Author: Peter Editor: Peter
Hello, I'm Peter~
Today, I'd like to share a new kaggle case: prediction and classification of cardiac patients based on random forest model. The knowledge points involved in this paper mainly include:
- Data preprocessing and type conversion
- Establishment and interpretation of Stochastic Forest Model
- Visualization of decision tree
- Drawing and interpretation of partial dependence diagram PDP
- Use and interpretation of AutoML machine learning SHAP Library (individual to be promoted)

<!--MORE-->
Reading guide
Of all the applications of machine-learning, diagnosing any serious disease using a black box is always going to be a hard sell. If the output from a model is the particular course of treatment (potentially with side-effects), or surgery, or the absence of treatment, people are going to want to know why. In all applications of machine learning, it is always difficult to use the black box to diagnose any serious disease. If the output of the model is a specific treatment process (which may have side effects), surgery, or whether it is effective, people will want to know why. This dataset gives a number of variables along with a target condition of having or not having heart disease. Below, the data is first used in a simple random forest model, and then the model is investigated using ML explainability tools and techniques. The dataset provides many variables and target conditions with or without heart disease. Next, the data is first used in a simple random forest model, and then the model is studied using ML interpretability tools and techniques.
If you are interested, please refer to the original text. The notebook address is: https://www.kaggle.com/tentotheminus9/what-causes-heart-disease-explaining-the-model
Import library
This case involves several libraries in different directions:
- Data preprocessing
- Various visual drawings; Especially the visualization of shap and the use of model interpretability (this library will be written later)
- Stochastic forest model
- Model evaluation, etc
import numpy as np import pandas as pd import matplotlib.pyplot as plt import seaborn as sns from sklearn.ensemble import RandomForestClassifier from sklearn.tree import DecisionTreeClassifier from sklearn.tree import export_graphviz from sklearn.metrics import roc_curve, auc from sklearn.metrics import classification_report from sklearn.metrics import confusion_matrix from sklearn.model_selection import train_test_split import eli5 from eli5.sklearn import PermutationImportance import shap from pdpbox import pdp, info_plots np.random.seed(123) pd.options.mode.chained_assignment = None
Data exploration EDA
1. Import data

2. Missing value
The data is perfect without any missing value!

Field meaning
Here we will focus on the meaning of each field. Peter's recently exported data set has slightly different names from those in the original notebook (due to time). Fortunately, Peter has made a one-to-one correspondence for you.
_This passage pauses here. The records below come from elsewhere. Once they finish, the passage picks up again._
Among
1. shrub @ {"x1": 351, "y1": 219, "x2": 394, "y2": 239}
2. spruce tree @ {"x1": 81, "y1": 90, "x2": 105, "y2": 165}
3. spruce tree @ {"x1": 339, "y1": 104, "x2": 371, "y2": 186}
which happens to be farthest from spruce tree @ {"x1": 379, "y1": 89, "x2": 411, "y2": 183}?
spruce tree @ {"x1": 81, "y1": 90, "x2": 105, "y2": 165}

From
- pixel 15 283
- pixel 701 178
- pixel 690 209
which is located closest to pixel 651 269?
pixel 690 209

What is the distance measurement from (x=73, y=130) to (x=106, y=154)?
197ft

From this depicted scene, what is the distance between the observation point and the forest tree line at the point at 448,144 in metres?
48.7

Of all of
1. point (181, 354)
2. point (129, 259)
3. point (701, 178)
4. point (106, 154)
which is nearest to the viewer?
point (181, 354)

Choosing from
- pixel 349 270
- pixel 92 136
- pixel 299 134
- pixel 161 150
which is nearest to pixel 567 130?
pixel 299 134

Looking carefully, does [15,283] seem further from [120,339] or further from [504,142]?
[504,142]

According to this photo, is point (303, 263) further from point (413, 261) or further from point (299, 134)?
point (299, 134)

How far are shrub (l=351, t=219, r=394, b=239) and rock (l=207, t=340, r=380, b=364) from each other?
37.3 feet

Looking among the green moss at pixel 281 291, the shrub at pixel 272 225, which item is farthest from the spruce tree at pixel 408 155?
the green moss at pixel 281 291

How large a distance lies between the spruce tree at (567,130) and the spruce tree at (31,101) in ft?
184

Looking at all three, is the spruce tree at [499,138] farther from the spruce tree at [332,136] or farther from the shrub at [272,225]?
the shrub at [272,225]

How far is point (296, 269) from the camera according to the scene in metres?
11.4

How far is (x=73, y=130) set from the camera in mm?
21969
The following is the specific Chinese meaning:
- Age: age
- Sex sex 1 = male 0 = female
- Type of cp chest pain; 4 values
- 1: Typical angina pectoris
- 2: Atypical angina pectoris
- 3: Non angina pectoris
- 4: Asymptomatic
- Restbps resting blood pressure
- chol serum cholesterol
- fbs fasting blood glucose > 120mg / dl: 1=true; 0=false
- restecg resting ECG (values 0,1,2)
- Maximum heart rate thalach
- exang exercise-induced angina pectoris (1=yes;0=no)
- ST value caused by exercise relative to rest (ST value is related to the position on ECG)
- Slope of ST segment at the peak of slope movement
- 1: upsloping tilt up
- 2: Flat flat
- 3: Downslope down
- CA the number of major vessels (0-3)
- That a blood disorder called thalassemia (3 = normal; 6 = fixed defect; 7 = reversible defect)
- target is not sick (0=no; 1=yes)
The English meaning of the original notebook;

The following is the correspondence sorted by Peter. This article takes the current version as the standard:

Field conversion
Transformation coding
Convert some fields one by one. Take the sex field as an example: change 0 into female and 1 into female in the data
# 1,sex df["sex"][df["sex"] == 0] = "female" df["sex"][df["sex"] == 1] = "male"


Field type conversion
# Specify data type df["sex"] = df["sex"].astype("object") df["cp"] = df["cp"].astype("object") df["fbs"] = df["fbs"].astype("object") df["restecg"] = df["restecg"].astype("object") df["exang"] = df["exang"].astype("object") df["slope"] = df["slope"].astype("object") df["thal"] = df["thal"].astype("object")
Generate dummy variable
# Generate dummy variable df = pd.get_dummies(df,drop_first=True) df

Random forest
Segmentation data
# Generate characteristic variable dataset and dependent variable dataset X = df.drop("target",1) y = df["target"] # The segmentation ratio is 8:2 X_train, X_test, y_train, y_test = train_test_split(X,y,test_size=0.2,random_state=10) X_train
modeling
rf = RandomForestClassifier(max_depth=5) rf.fit(X_train, y_train)
3 important attributes
Three important attributes in random forest:
- View the condition of trees in the forest: estimators_
- Out of bag estimation accuracy score: oobscore, must be OOB_ The score parameter is available only when True is selected
- Importance of variables: feature imports
Decision tree visualization
Here we choose the visualization process of the second tree:
# Check the condition of the second tree estimator = rf.estimators_[1] # All attributes feature_names = [i for i in X_train.columns] #print(feature_names)
# Specify data type y_train_str = y_train.astype('str') # 0-no 1-disease y_train_str[y_train_str == '0'] = 'no disease' y_train_str[y_train_str == '1'] = 'disease' # Value of training data y_train_str = y_train_str.values y_train_str[:5]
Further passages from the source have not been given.